Society Pages

About STC HealthMed: Building a Community of Communicators

By Heidi Y. Lawrence

We will all be communicators of health and medicine at some point in our lives. A simple visit to the doctor, a discussion about healthcare legislation with family and friends, or even a trip to Whole Foods might ask us to consider the wide range of ways we define health, how to weigh conflicting evidence, or how to make decisions in the face of medical or scientific uncertainty.

Those whose jobs require them to communicate, analyze, and teach complex information about health and medicine are challenged daily to address multifaceted, complex problems that arise with communication. Balancing regulations, scientific information, and an array of audience literacy and expertise levels are just some ways in which communicating in this context is a confounding and complicated task. The STC HealthMed community is designed as a gathering place for facilitating connections and problem solving among communicators interested in this distinct set of concerns.

A SIG Focused on Health and Medical Communication

The STC HealthMed Special Interest Group (SIG) was started last year with a goal of providing a community for support, guidance, professionalization, and connection for communicators and researchers in these distinctive environments. These communicators have tasks in common with technical communicators in other environments. They advocate for audiences, work with technical experts to translate complicated information to lay readers, and struggle to communicate proprietary information about company products in ways that are compliant and clear but also do not reveal trade secrets. What often makes these challenges unique, however, are the stakes of their communications tasks—if patients do not understand instructions, they might take medications improperly; if equipment is not used correctly, diagnoses might be missed; or if lay audiences do not accurately understand a study result or finding, improper conclusions might be reached about the implication of a study. These particular situations of health and medical communication can affect us all and how we understand medicine, science, and our health.

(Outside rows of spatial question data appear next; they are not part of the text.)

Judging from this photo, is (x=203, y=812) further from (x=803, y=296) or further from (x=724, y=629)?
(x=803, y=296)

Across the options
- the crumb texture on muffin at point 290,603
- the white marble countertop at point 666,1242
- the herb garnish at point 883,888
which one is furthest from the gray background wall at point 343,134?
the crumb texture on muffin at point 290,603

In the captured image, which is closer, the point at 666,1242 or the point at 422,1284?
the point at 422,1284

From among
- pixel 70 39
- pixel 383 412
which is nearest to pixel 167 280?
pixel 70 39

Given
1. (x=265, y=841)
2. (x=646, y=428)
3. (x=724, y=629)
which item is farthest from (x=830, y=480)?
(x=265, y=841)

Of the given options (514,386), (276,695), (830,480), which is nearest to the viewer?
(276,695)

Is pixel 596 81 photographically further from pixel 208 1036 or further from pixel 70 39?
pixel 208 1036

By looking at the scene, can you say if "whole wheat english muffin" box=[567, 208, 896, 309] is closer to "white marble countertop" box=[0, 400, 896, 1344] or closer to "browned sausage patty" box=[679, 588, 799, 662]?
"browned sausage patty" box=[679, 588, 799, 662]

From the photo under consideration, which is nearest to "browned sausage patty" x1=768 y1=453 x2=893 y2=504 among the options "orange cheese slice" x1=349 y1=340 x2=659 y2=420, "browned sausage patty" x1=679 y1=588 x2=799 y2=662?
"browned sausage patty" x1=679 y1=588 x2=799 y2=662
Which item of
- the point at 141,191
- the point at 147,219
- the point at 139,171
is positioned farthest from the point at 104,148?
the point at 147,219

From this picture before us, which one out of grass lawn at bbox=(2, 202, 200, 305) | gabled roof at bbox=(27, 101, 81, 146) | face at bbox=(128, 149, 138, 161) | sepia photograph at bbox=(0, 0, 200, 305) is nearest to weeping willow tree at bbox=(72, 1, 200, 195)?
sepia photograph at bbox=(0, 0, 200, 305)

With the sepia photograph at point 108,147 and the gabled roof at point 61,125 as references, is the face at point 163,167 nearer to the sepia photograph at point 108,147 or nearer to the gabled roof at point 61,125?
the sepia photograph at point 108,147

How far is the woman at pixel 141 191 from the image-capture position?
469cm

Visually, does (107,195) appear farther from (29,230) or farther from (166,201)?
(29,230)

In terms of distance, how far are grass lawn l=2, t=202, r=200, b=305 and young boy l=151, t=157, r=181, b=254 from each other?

Other members of the STC HealthMed community include those who research and teach medical and health communication. In adjacent academic fields, such as the rhetoric of health and medicine (RHM) and the medical and health humanities, researchers work to forge academic connections to analyze and examine how medical and health communication works. These researchers form multidisciplinary teams with medical and scientific experts to better understand patient health literacy, prepare new generations of technical communicators for the unique challenges of medical and health communication, and work in legal and policy environments to examine and change communications standards. For these members, STC HealthMed is a hub for connecting with practitioners, promoting understanding of day-to-day needs and challenges, and creating teaching and research practices that are more responsive to these challenges.

Questions and Goals

Consequently, STC HealthMed is a community of communicators—writers, editors, researchers, developers—who seek out each other for best practices on communicating about health and medicine across a wide range of industries. Already, our SIG has built some online spaces, including our social media accounts and website, for connecting and collaborating.

At the 2019 STC Technical Communication Summit & Expo in Denver, CO, a group of us gathered to discuss questions and issues most pressing in our daily jobs. Some of the questions that emerged included:

  • How can technical communicators write about algorithms that they can’t talk about for proprietary reasons?
  • How can technical communicators work with automated technologies, like chat bots and automated text, to better reach patients?
  • How can technical communicators account for populations and communities who might be unfriendly or resistant readers of our work?
  • How can academics and practitioners form productive connections to study and produce more adaptive text?

There are no easy answers to the above questions. STC HealthMed therefore functions as a place to work through and find community in these questions with other professionals.

Join Us

Over the months and years to come, STC HealthMed SIG members will aim to connect to address problems, help identify common lessons learned and best practices, and professionalize in ways that are most useful to our members. This special issue of Intercom offers one channel for beginning these conversations that we can continue online and offline through webinars, social media discussions, and collaborations. More questions, topics, and issues are certainly waiting to be explored. The aim of the group is to function as a place for connection over our common concerns, allowing our shared goal for improving communication to guide the solutions we envision for effective, responsive communication in health and medical environments.